At a given mass of proppant, the fracture length and fracture width are competing for the proppant. The maximum productivity index would be achieved on the best compromise between length and conductivity. The classical proppant index method theory is originally proposed for single fracture with uniform conductivity in the pseudo-steady state (PSS) flow conditions[27,28], and the objective function is the productivity index in the PSS condition, while not (cumulative) rate in transient conditions.

In this paper, an extension of proppant index method theory to account for the geometry of multiple MFHWs is presented, and the proppant number is modified as

${{N}_{\text{prop}}}=\frac{4{{x}_{\text{ef}}}}{3{{y}_{\text{ef}}}}\frac{{{n}_{\text{f}}}{{C}_{\text{fDmax}}}I_{\text{x}}^{2}}{{{n}_{\text{w}}}}$

The extended proppant index method could consider time dependency of transient response covering both transient and PSS conditions. The fixed proppant number in the proppant index method is regarded as technical constraint. With further consideration of economic constraint, a nested optimization method containing outer-optimization and inner-optimization shells is further developed to optimize an overall economic objective.

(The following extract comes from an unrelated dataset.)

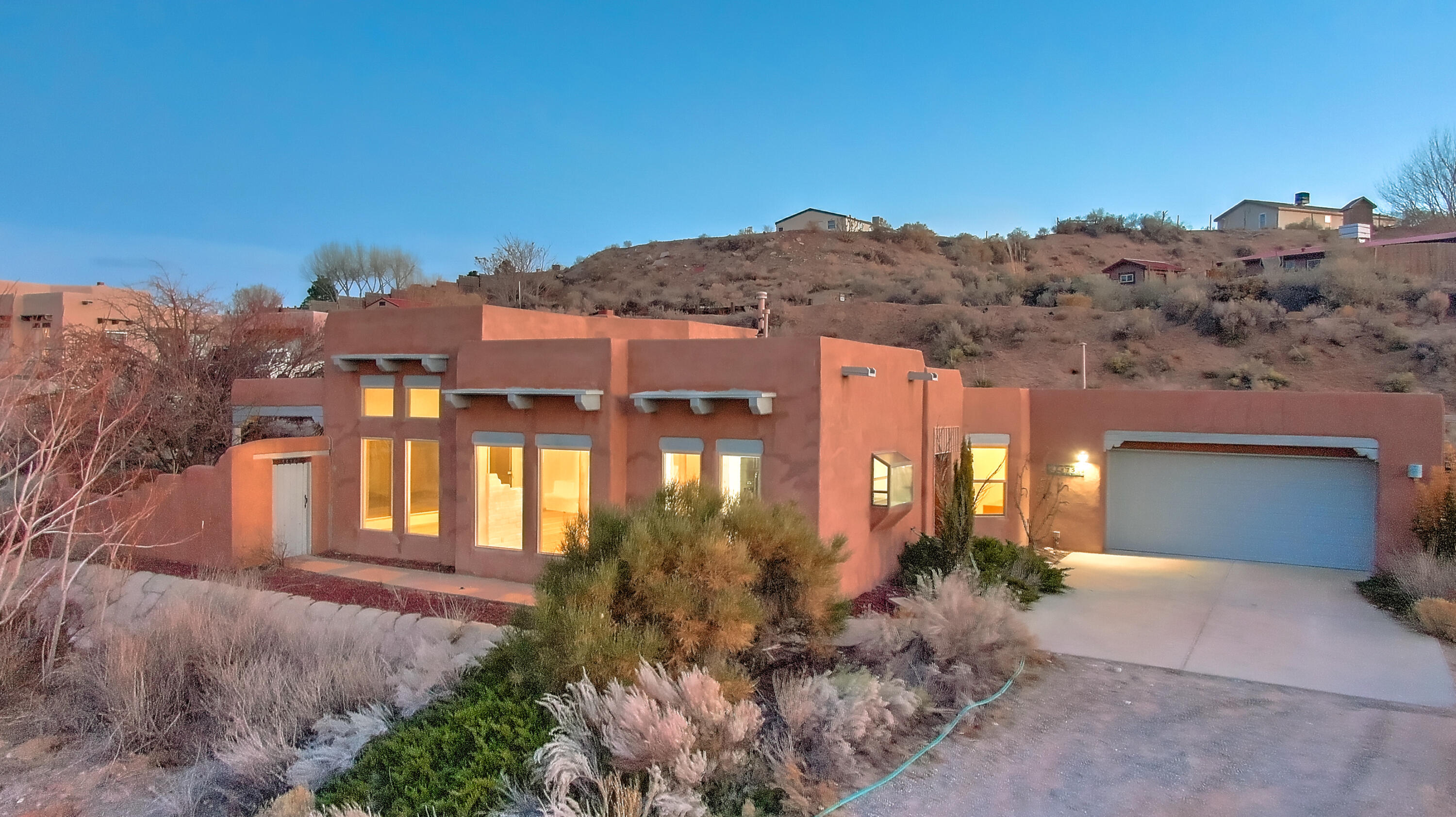 This beautiful Southwest style Corrales property is ready for a new owner. With over $12k in Jan 2021 improvements it is sure to please. Views of the Sandias are breathtaking. The privacy of this home is unparalleled.  Classic southwest style adobe and luxury wood viga ceilings capture the essence of the high desert.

3.1. Inner-optimization shell

Fracture length and conductivity (set the fracture height is the same as the formation thickness) are key parameters of inflow and outflow relations between fracture and reservoir. Considering about the positive relationship of fracture width and fracture permeability, fracture conductivity ability (Kfwf) is used to represent fracture width. We take a single fracture as an example to discuss the optimization process of fracture length and conductivity. The fracture size are assumed as 400 m×50 m×20 m, where the fracture length is represented by fracture-penetration ratio (Ix=Lf/xe), and the fracture width is represented by dimensionless conductivity.

The optimization results of fracture conductivity and length with proppant index in Fig. 7 show when proppant volume is not considered, estimated ultimate recovery (EUR) denoted by dashed line increases monotonously with the increase of Ix and CfD till reaches the maximum value. At this point, the fracture full penetrates the drainage area and reaches infinite conductivity. When the constraint of proppant volume is considered, the cumulative production and fracture dimensions have optimal values, which are denoted by discrete points in the Fig. 7. The maximum conductivity and length cumulative production increases with the increase of proppant index. More interestingly, the optimum fracture conductivity and length are different at different times as seen from Fig. 7a, 7b.

Fig. 7.

Fig. 7.   Optimization of dimension of fractures with finite conductivity.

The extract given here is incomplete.